Muchas veces escuchamos que la verdad no se compra ni se vende, la verdad es inamovible, no tiene corrimientos, más allá de que se modifique la interpretación que de ella se hace quienes la observan y cómo se posiciona a través de la circulación de discursos dominantes en el seno de la sociedad que produce su legitimidad.

La verdad es la piedra fundamental del Periodismo, sobre ella se erige la profesión, aunque existan matices que puedan situar a las argumentaciones e interpretaciones en sitios diametralmente opuestos desde su génesis, lo interesante es que tengan la pureza de la entrega sin intencionalidades mezquinas que la condicionen para fines ocultos que responden a otros intereses y que nada tienen que ver con la pretensión de verdad.

El avance sobre el campo de acción periodística y la utilización perversa de su influencia persuasiva por parte de grupos de poder ha cercenado la primigenia búsqueda de verdad como panacea épica que envolvía a la profesión en un manto impoluto de dignidad; hoy solo se piensa en un efecto inmediato del discurso sobre la masa y en la efectividad de lo que se proclama más que en la veracidad de lo que dice.

La verdad es irreductible a otros intereses, es en sí misma sin recurrir a argumentos subsidiarios, su arquitectura no asiste al encuentro clandestino con elementos circunstanciales, es en el tiempo más allá de que en derredor todo pueda ser derruido y levantado al antojo del paradigma dominante que determina qué discurso se ajusta mejor a su interpretación de la verdad.
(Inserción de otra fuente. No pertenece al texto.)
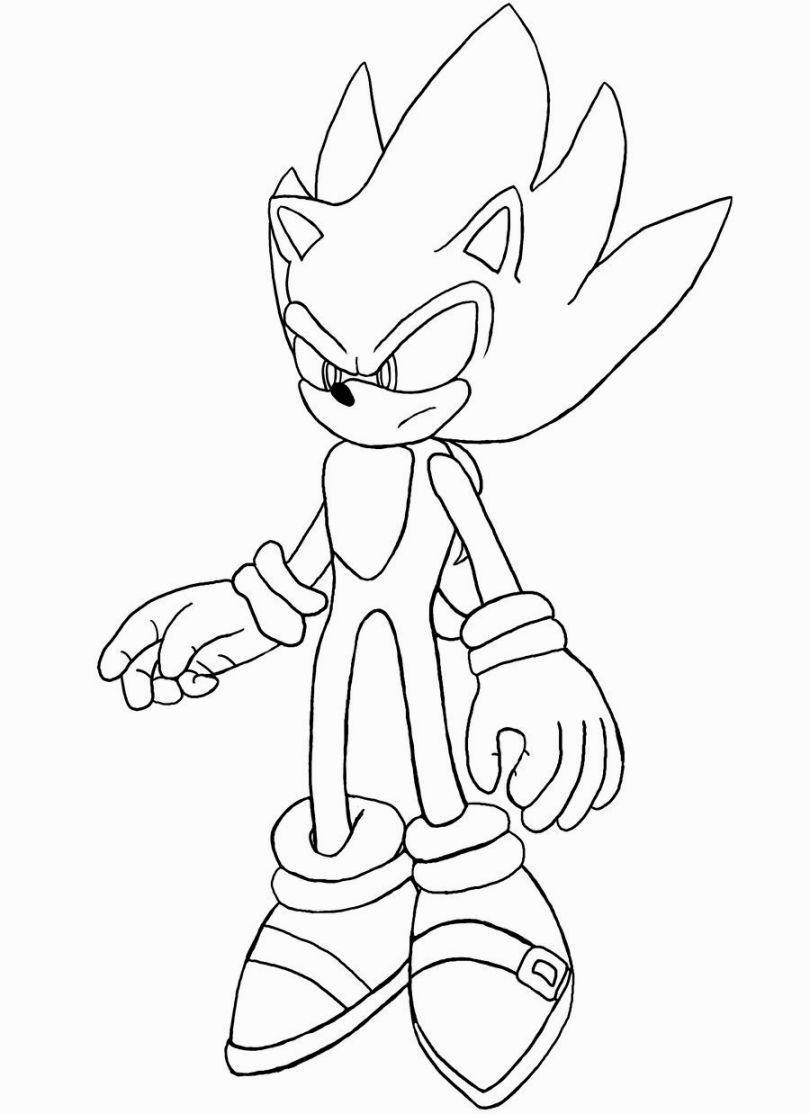 Super Sonic Coloring Pages Desenhos Desenhos Para Colorir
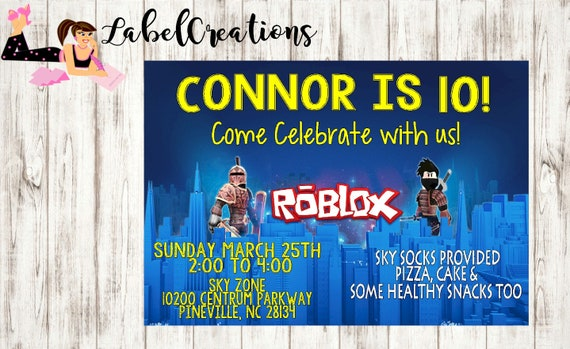 Roblox Birthday Invitation Personalized Digital Download Etsy - 21 best roblox birthday party images party birthday parties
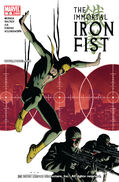 Immortal Iron Fist Vol 1 5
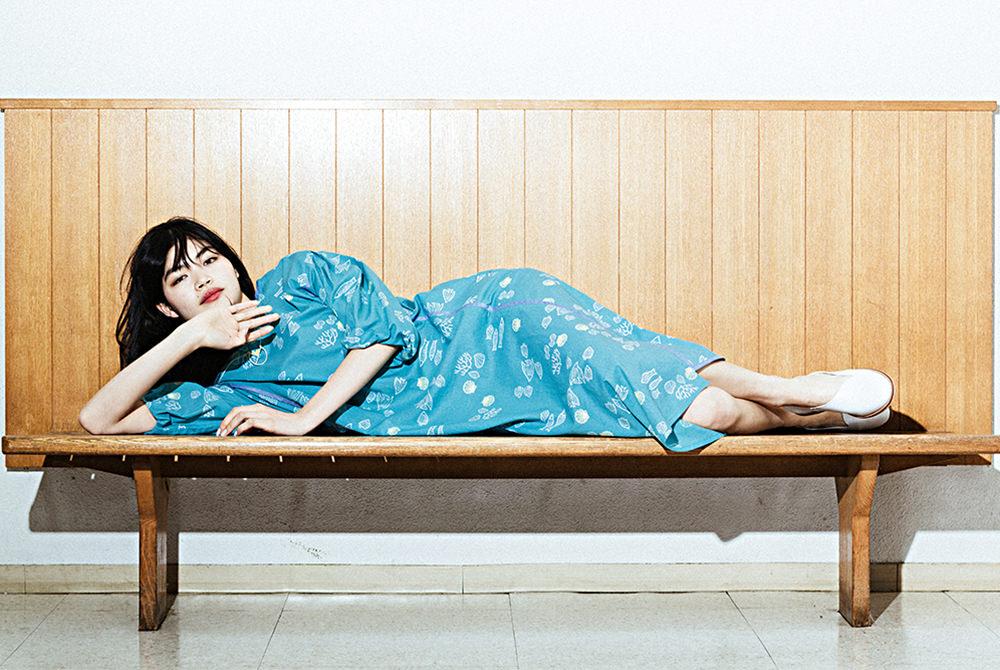 ペブルセラミックデザインスタジオ プロダクトイメージ6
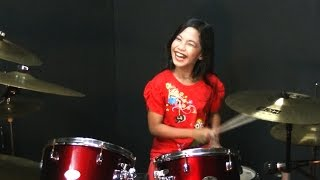 System Of A Down - B.Y.O.B - Drum Cover by Nur Amira Syahira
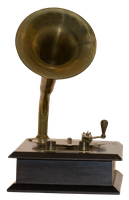 gramophone png by subliminal2012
El periodismo es invadido, abordado por otras fuerzas y los periodistas se encuentran sometidos a propósitos encriptados dentro de cada discurso, muchas veces se transforman en colaboracionistas por afinidad intelectual y en otras son mercenarios por conveniencia económica; algunos se revelan y luchan por su independencia de criterios, por defender y agitar las banderas de sus ideales, que equivocados o no se oponen a la subasta cotidiana que el mercado.

En esta era hiper tecnologizada el show se impone a la verdad, el escándalo de la obscenidad a la prudencia de la noticia, la acusación a la evaluación, la mentira pasa desapercibida y camina junto a la verdad; la preparación cede al oportunismo, la infamia eclipsa al prestigio y cualquier chismoso siente que hace periodismo; entre tantas cosas que suceden, la gente sigue siendo esclava del medio que consume si no entiende este conflicto de intereses.

¿Es bueno celebrar hoy el día del Periodista? En medio del artículo 85 firmado por Macri en la ley de blanqueo de capitales en el que se prevé prisión efectiva al que revele nombres; en medio de la censura encubierta, la persecución ideológica, el cierre de espacios de reflexión, la caída de la Ley de Medios, la capitulación de la AFSCA, el premio a Magnetto por “ la Libertad de Expresión”, el Martín Fierro de oro a Lanata por su labor periodística, el apagón informativo; lo bueno es aclarar que hacer buen periodismo no excluye a los que portan ideologías sino a los que trafican mentiras al “precio de la Verdad”.